Um Musik dreht sich alles im zweiten Teil des Workshops - hier werden die Instrumente des Orchesters vorgestellt, die fast alle - von dem Fagott bis zur E-Gitarre - von den Kindern richtig erraten werden. Besonders Spaß machen die kurzen Melodien, mit denen die Polizisten jedes Instrument vorstellen. „Pippi Langstrumpf“ und „Ach Du lieber Augustin“, aber auch „Peter und der Wolf“ gehören zum Repertoire der Berufsmusiker. Am Ende der zweistündigen Aktion zeigt das Polizeiorchester mit vollem Einsatz noch einmal, wie eine Big Band klingt, wenn sie richtig loslegt.

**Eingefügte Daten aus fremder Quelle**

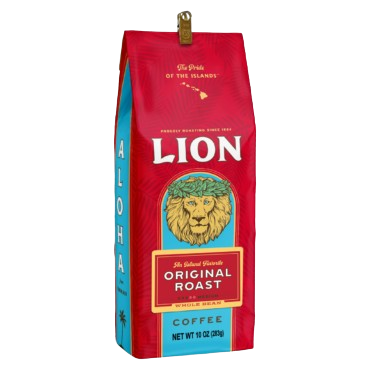 LION COFFEE: Original Roast Coffee Medium Ground, 10 oz
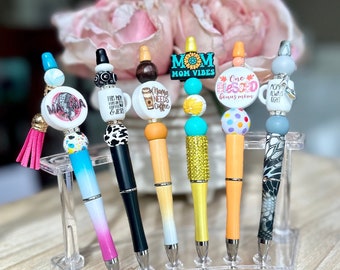Beaded Mom Pen | Fun Office Supplies, Refills Included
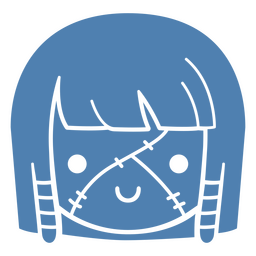 Recorte de dibujos animados de niña linda momia Diseño PNG
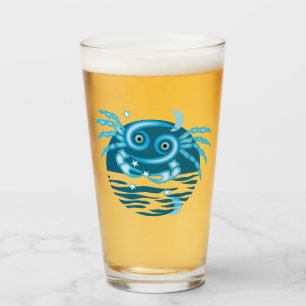 Zodiac Star-teken - kankersymbool Glas
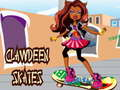 Spēle Clawdeen slidas  online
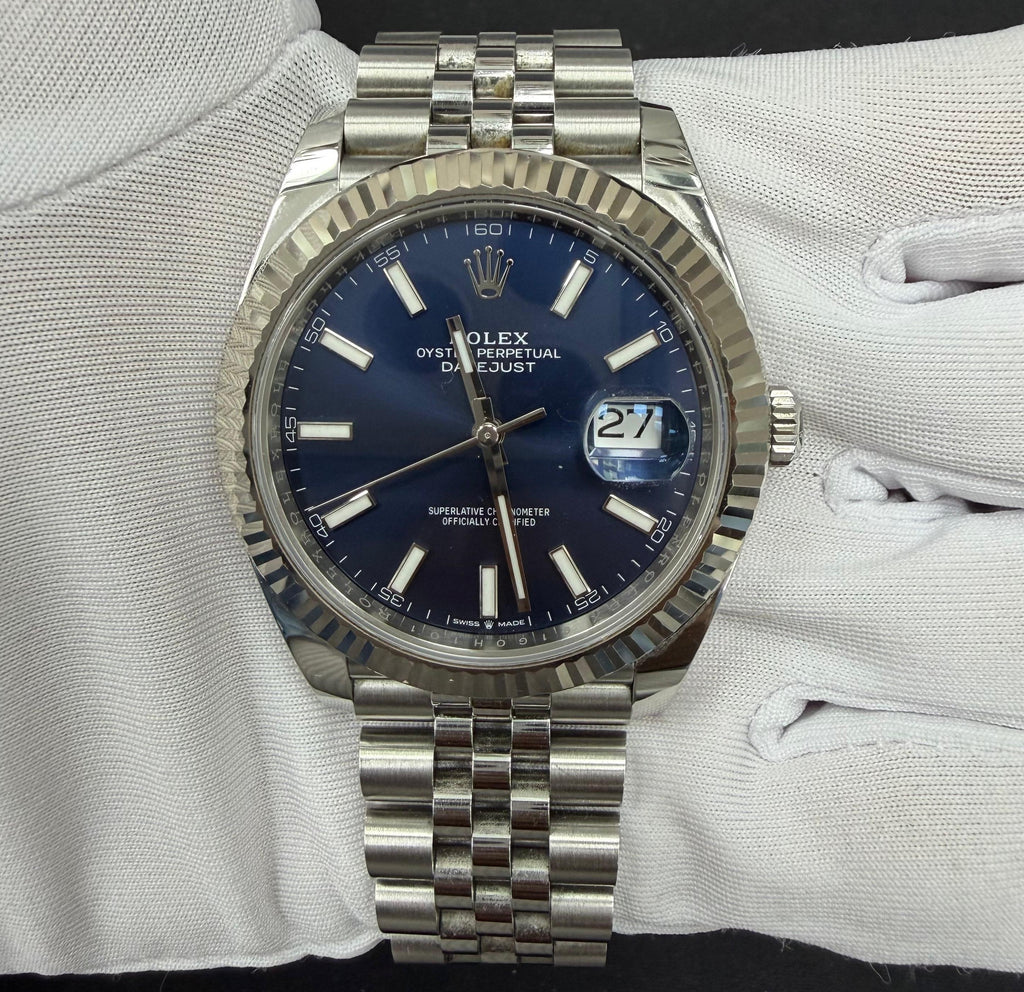 Rolex Datejust 41mm Stainless Steel Blue Dial Ref. 126334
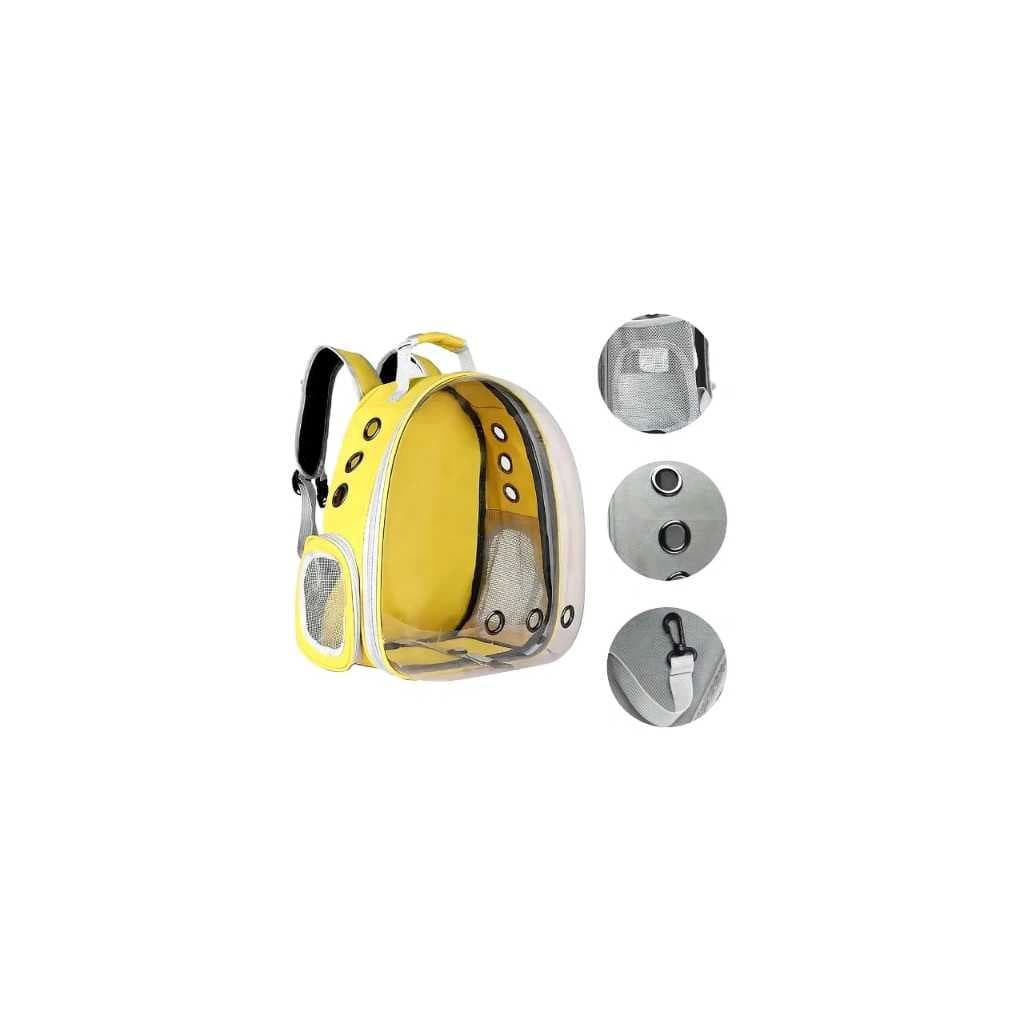 Mochila Pet visão panorâmica inteligente segurança ventilação cor preto com conforto premium LEGNA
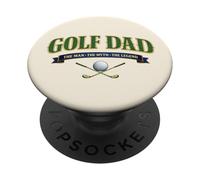 «Golf Dad: il mito e la leggenda» Funny Man Cave Golfers PopSockets PopGrip Adesivo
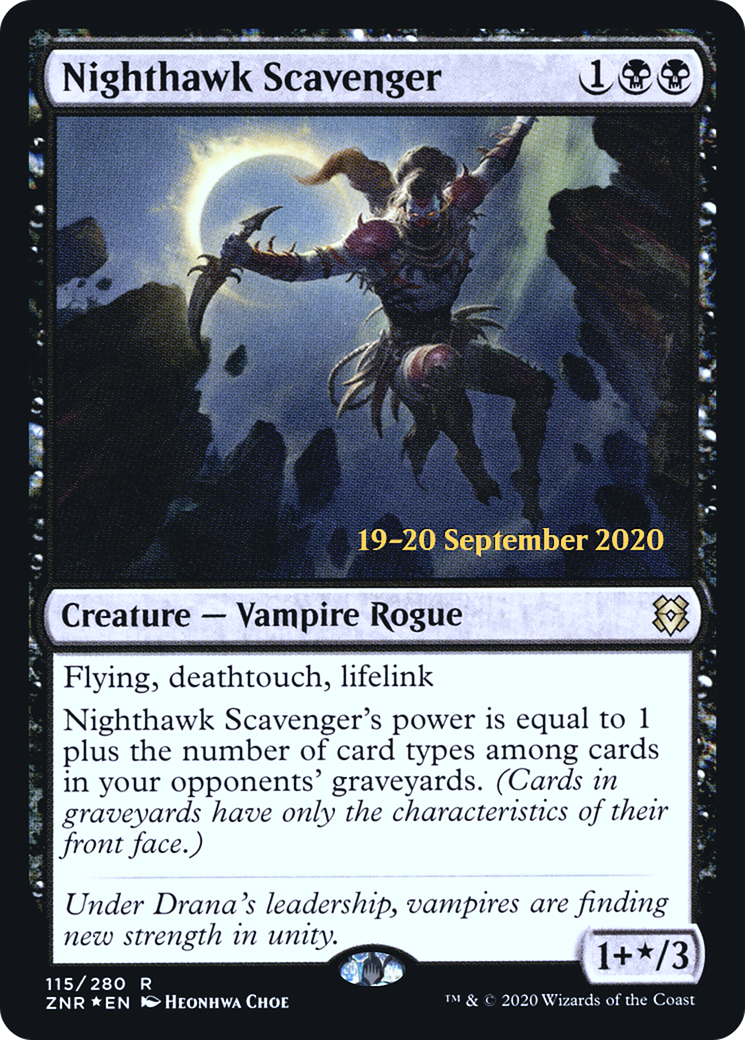 Nighthawk Scavenger - Prerelease Promo [PZNR-115s]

„Wir wollen Kinder mit der Musik und der Geschichte Namenes über Mobbing, aber auch über die Nutzung von Whatsapp und anderen sozialen Netzwerken aufklären“, erläutert Organisator Detlef Krenz. Wie wichtig diese Präventionsarbeit bereits an Grundschulen ist, bestätigt Lehrerin Maja Heidelberg-Deckner: „Ich finde diese Workshops großartig und sehr sinnvoll.“ An der Schule habe es gerade einen Fall gegeben, bei dem ein Schüler wie Namene mit Bildern im Internet bloßgestellt wurde. „Da war es sehr schwierig, mit den Eltern ins Gespräch zu kommen - sie fanden das überhaupt nicht so schlimm“, erzählt Heidelberg-Deckner.

Die Geschichte von Namene geht gut aus, denn sie und ihre Familie gehen auf besondere Weise mit dem Konflikt um: Bei einem Familienfest lernen die Mitschüler mit dem afrikanischen Tanz etwas über Namenes Kultur kennen - und die Musik verbindet wieder alle miteinander.